The Regulatory Authority of Public Services (ARESEP) recently approved a significant fuel price increase proposed by the Costa Rican Oil Refinery (RECOPE), eliciting frustration from citizens already burdened by the rising cost of living.
With ARESEP’s endorsement, super gasoline will climb by ₡23 ($0.043) per liter to ₡810 ($1.51), regular gasoline by ₡36 ($0.067) per liter to ₡780 ($1.46), and diesel will jump ₡71 ($0.13) per liter to ₡705 ($1.32). Gas cylinders will also increase by ₡37 ($0.069) to ₡6,816 ($12.72).

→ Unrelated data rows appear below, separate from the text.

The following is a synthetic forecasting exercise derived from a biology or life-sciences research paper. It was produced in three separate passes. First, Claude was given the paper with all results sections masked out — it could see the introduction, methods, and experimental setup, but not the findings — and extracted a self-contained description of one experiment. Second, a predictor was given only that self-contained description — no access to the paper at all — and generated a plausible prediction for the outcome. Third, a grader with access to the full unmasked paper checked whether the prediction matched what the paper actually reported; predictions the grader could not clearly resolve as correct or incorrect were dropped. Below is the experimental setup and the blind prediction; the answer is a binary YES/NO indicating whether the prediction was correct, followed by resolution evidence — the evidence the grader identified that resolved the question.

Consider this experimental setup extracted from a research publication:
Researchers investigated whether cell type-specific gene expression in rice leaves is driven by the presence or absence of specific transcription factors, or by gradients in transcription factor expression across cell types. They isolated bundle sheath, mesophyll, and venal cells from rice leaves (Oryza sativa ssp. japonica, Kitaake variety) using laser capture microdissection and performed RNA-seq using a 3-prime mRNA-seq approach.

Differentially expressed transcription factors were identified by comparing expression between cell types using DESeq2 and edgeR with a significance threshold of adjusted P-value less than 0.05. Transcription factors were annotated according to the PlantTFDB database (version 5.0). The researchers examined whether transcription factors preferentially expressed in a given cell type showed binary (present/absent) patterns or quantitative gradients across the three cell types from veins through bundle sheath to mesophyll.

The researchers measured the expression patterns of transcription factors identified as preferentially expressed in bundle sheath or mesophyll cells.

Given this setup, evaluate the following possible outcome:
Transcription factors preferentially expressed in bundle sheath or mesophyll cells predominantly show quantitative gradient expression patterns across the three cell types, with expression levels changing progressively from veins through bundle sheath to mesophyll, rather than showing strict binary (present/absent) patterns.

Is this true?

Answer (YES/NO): YES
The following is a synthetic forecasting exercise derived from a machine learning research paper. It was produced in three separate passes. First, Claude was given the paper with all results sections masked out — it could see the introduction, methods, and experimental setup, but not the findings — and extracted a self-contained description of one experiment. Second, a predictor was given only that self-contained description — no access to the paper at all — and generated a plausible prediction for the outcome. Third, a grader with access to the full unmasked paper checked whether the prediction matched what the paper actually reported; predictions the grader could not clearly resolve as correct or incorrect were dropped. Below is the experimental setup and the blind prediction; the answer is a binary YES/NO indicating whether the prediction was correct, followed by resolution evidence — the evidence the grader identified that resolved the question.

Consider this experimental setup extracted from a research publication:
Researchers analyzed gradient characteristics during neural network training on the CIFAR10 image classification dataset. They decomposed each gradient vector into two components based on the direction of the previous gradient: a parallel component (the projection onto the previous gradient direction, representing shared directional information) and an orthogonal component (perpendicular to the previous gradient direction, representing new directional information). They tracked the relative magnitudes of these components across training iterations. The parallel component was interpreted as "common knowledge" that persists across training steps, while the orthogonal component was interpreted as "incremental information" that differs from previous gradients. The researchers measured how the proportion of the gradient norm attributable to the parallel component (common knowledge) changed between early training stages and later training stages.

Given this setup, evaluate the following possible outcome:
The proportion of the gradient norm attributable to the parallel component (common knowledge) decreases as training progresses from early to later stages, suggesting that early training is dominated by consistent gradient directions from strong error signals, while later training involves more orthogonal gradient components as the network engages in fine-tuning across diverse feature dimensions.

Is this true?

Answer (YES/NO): YES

Despite RECOPE blaming ARESEP for instigating the surge, ARESEP’s adjustments account for international acquisition expenses which have remained relatively stable. The prior super gasoline import cost of ₡419.59 ($0.78) per liter dropped to ₡410.26 ($0.77), nearly ₡10 ($0.019) less. Regular gasoline import costs fell ₡3.54 ($0.0066) per liter.
Yet in spite of the marginal difference in import prices, ARESEP approved the significant pump price increases, likely due to methodological errors in projections. This has provoked intense criticism from citizens already struggling with rising inflation.
Energy expert Alejandra Morales noted global factors like decreased output by Russia and Saudi Arabia also played a role in lifting international oil prices. But she asserted the mismatch between RECOPE inventory expenses and sales prices has artificially inflated costs for Costa Ricans.
RECOPE contends ARESEP’s delays in resolving tariffs have imposed major fiscal burdens, forcing pump prices up. The state refinery’s president, Juan Manuel Quesada, said promptly addressing the discrepancies could have prevented such dramatic domestic price variances from global markets.
As Ticos confront yet another squeeze on household budgets, patience wears thin over pricing distortions in the hydrocarbons market. Costa Ricans expect more accountability and urgent action from regulators to stabilize fuel costs.
ARESEP must refine its projections methodology while improving synchronization with RECOPE to control inflationary impacts on consumers. Failure to do so risks further economic hardship for citizens least able to absorb the rising tide of fuel prices.